◆ **Records for the exercise**

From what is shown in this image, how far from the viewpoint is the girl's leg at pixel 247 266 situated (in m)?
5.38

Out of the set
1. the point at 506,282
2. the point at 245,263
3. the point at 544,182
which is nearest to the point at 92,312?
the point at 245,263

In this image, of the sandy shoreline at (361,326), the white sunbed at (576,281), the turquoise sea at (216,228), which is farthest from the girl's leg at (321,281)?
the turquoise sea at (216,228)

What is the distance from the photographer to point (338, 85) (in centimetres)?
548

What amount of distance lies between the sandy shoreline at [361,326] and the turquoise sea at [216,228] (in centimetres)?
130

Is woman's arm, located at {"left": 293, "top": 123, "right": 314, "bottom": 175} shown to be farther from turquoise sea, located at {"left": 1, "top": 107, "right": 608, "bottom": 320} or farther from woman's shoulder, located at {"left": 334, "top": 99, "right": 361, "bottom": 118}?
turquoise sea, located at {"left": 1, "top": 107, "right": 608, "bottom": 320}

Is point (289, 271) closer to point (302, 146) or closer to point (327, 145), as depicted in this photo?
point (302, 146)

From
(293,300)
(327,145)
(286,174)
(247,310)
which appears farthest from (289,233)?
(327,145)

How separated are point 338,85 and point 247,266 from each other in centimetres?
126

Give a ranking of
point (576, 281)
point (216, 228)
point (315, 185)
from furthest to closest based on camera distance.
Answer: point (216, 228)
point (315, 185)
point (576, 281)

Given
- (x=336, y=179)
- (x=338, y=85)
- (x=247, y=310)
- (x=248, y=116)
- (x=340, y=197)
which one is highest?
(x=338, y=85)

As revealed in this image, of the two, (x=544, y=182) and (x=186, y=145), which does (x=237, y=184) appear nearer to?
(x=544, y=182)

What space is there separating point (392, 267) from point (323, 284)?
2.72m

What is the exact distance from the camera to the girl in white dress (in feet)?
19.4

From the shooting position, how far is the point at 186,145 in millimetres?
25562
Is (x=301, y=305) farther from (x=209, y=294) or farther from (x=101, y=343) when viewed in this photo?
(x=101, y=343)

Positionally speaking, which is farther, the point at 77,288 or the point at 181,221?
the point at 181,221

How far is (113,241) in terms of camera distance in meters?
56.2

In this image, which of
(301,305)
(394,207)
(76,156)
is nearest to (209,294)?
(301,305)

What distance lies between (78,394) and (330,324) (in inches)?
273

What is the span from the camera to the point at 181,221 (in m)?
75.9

◆ **What is expected**
Repeat word for word the lines of the listing from the one containing "As revealed in" through the end of the listing, including both.

◆ **Solution for this exercise**
As revealed in this image, of the two, (x=544, y=182) and (x=186, y=145), which does (x=237, y=184) appear nearer to?
(x=544, y=182)

What space is there separating point (392, 267) from point (323, 284)?
2.72m

What is the exact distance from the camera to the girl in white dress (in feet)?
19.4

From the shooting position, how far is the point at 186,145 in millimetres?
25562
Is (x=301, y=305) farther from (x=209, y=294) or farther from (x=101, y=343) when viewed in this photo?
(x=101, y=343)

Positionally speaking, which is farther, the point at 77,288 or the point at 181,221?
the point at 181,221

How far is (113,241) in terms of camera distance in meters?
56.2

In this image, which of
(301,305)
(394,207)
(76,156)
is nearest to (209,294)?
(301,305)

What distance lies between (78,394) and (330,324) (in inches)?
273

What is the span from the camera to the point at 181,221 (in m)?
75.9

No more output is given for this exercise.